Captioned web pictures
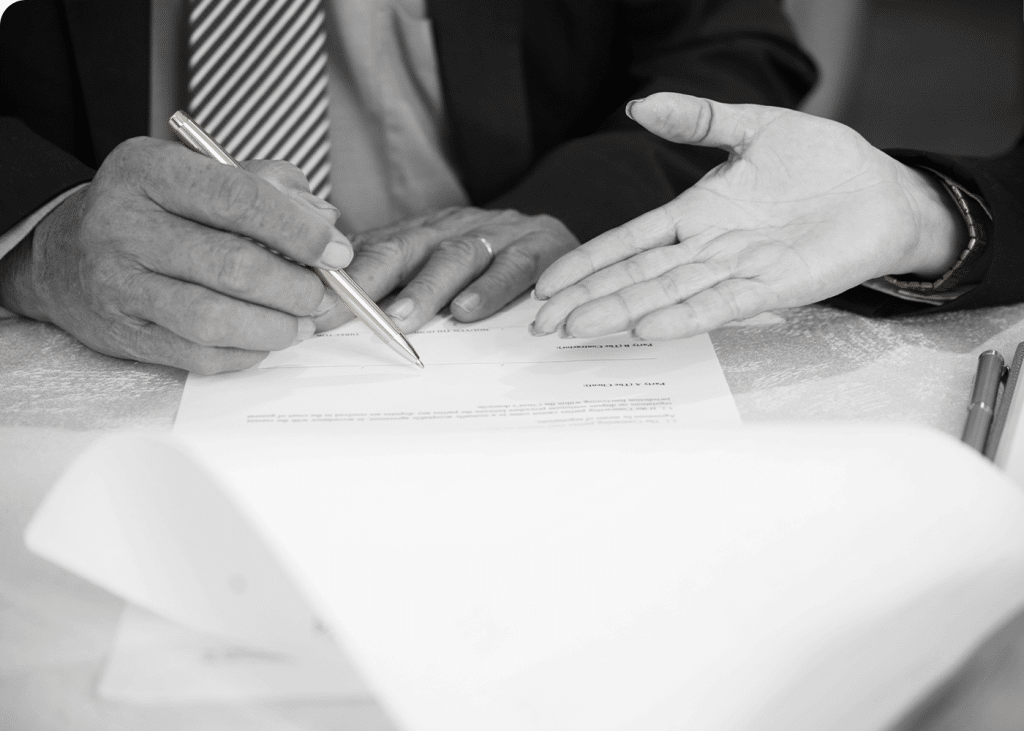 Deux personnes en train de signer un document avec un stylo doré.
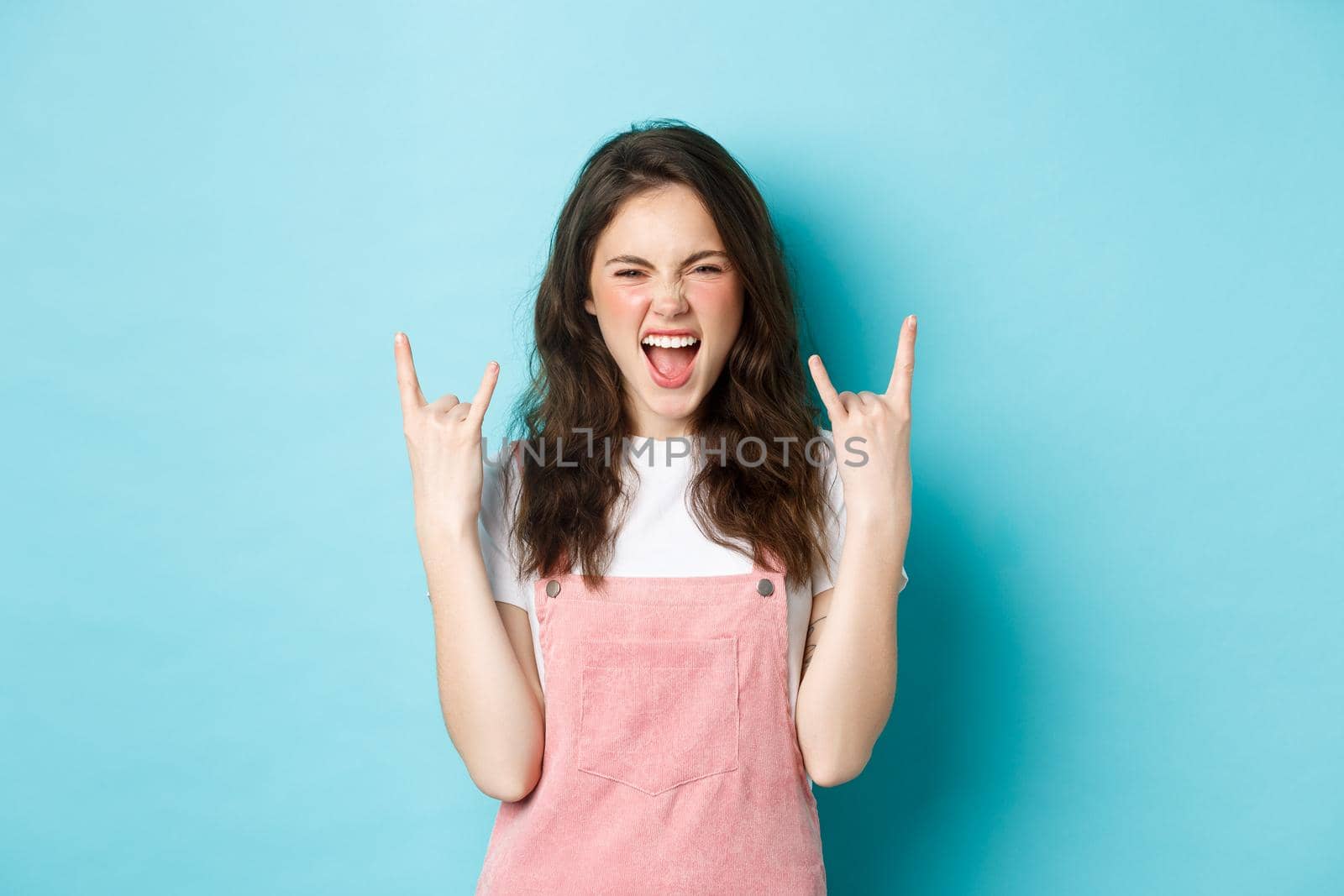 Portrait of excited woman enjoying concert or awesome event, showing rock n roll horns gesture and shouting with joy, having fun, standing over blue background.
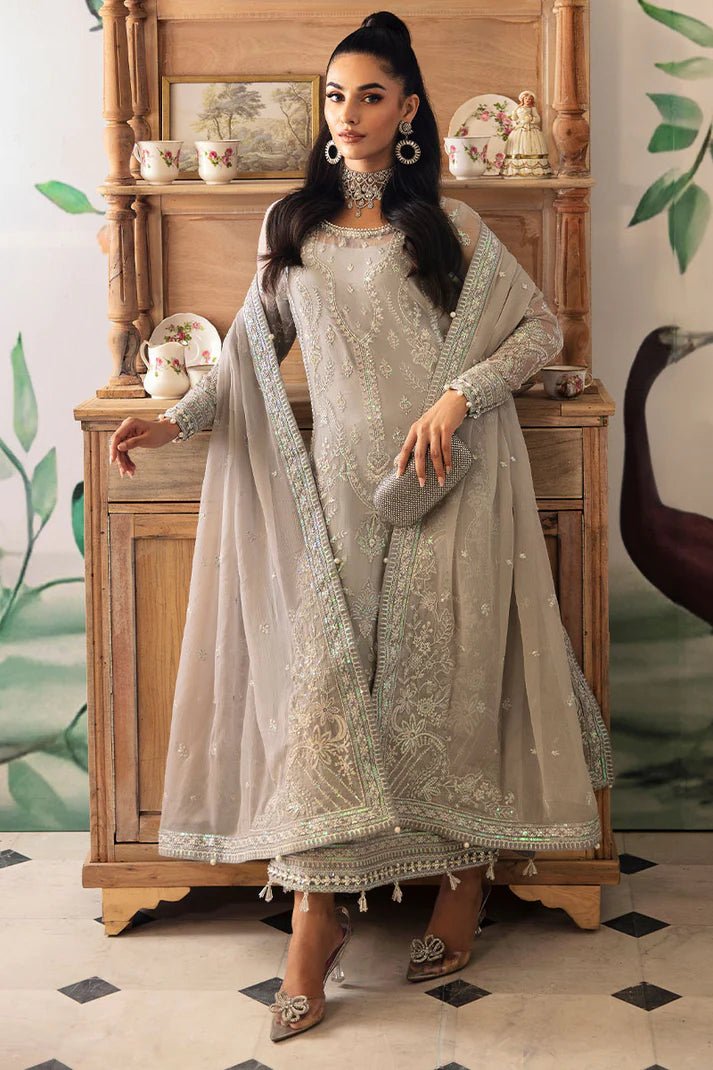 Model wearing Gulaal Embroidered Chiffon 24 Aubrey dress in silver grey, Pakistani wedding clothes online in UK.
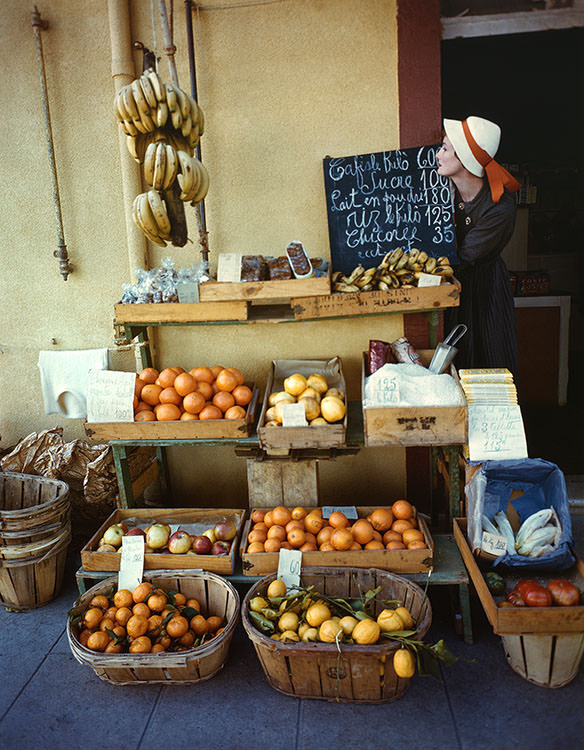 #19 Wenda Parkinson poses at a fruit stall in the South of France, 1949
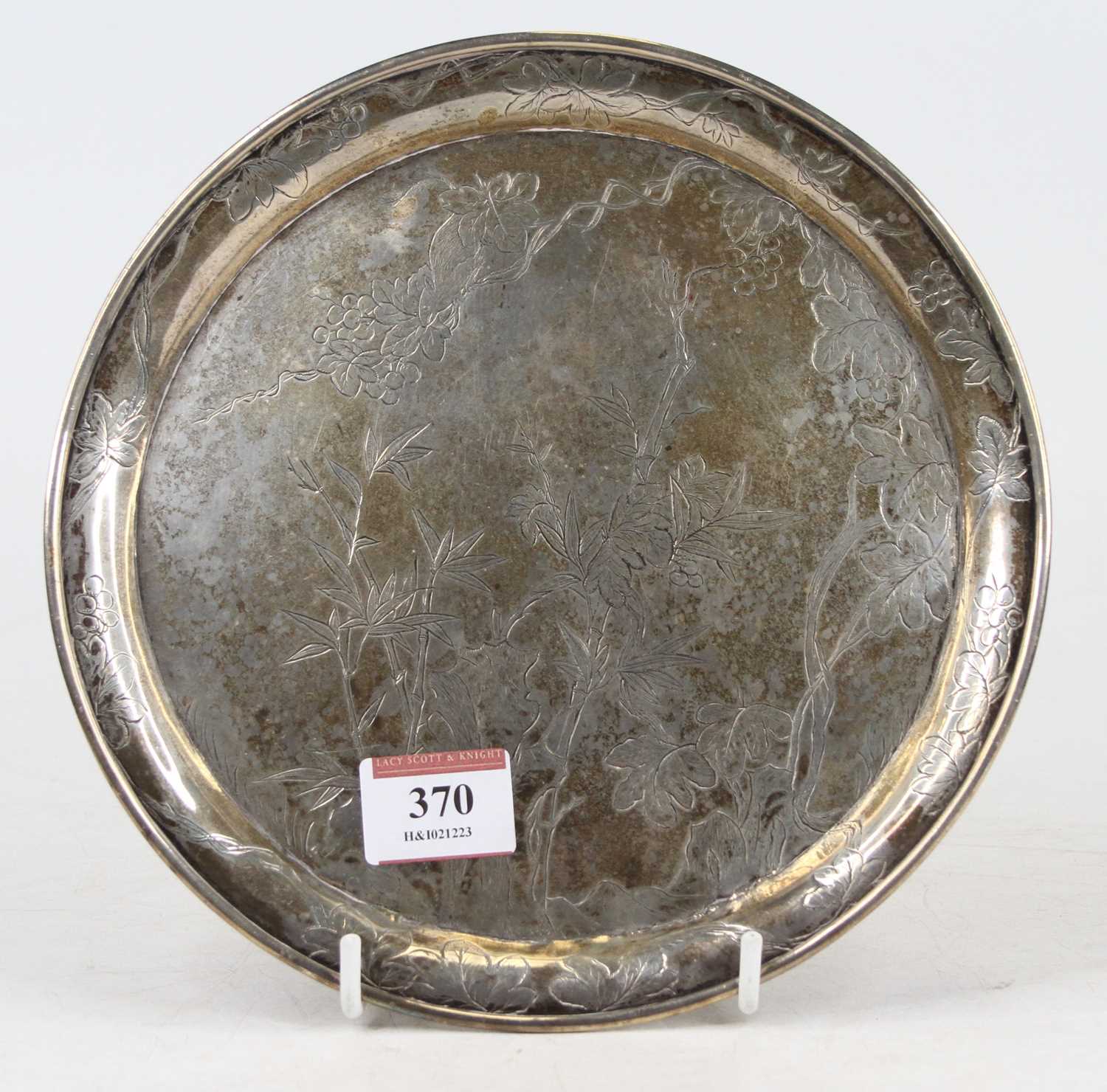 A Chinese silver plate, having a raised rim, the whole engraved with flowering bamboo, maker Wang
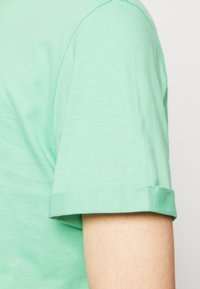 Světl zelené bavlněné tričko s ohrnovaným krátkým rukávem a hladkou texturou, s viditelným švem podél dolního lemu a ramenního švu.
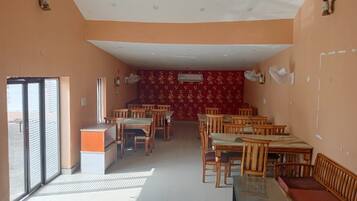 A dining area with wooden tables and chairs, a red patterned wall, and a window with blinds.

Task requirements – Starting at the beginning of the listing and ending at the line that contains "A Chinese silver", copy out those lines word for word, leaving out the pictures.

Exercise response –
 Deux personnes en train de signer un document avec un stylo doré.
 Portrait of excited woman enjoying concert or awesome event, showing rock n roll horns gesture and shouting with joy, having fun, standing over blue background.
 Model wearing Gulaal Embroidered Chiffon 24 Aubrey dress in silver grey, Pakistani wedding clothes online in UK.
 #19 Wenda Parkinson poses at a fruit stall in the South of France, 1949
 A Chinese silver plate, having a raised rim, the whole engraved with flowering bamboo, maker Wang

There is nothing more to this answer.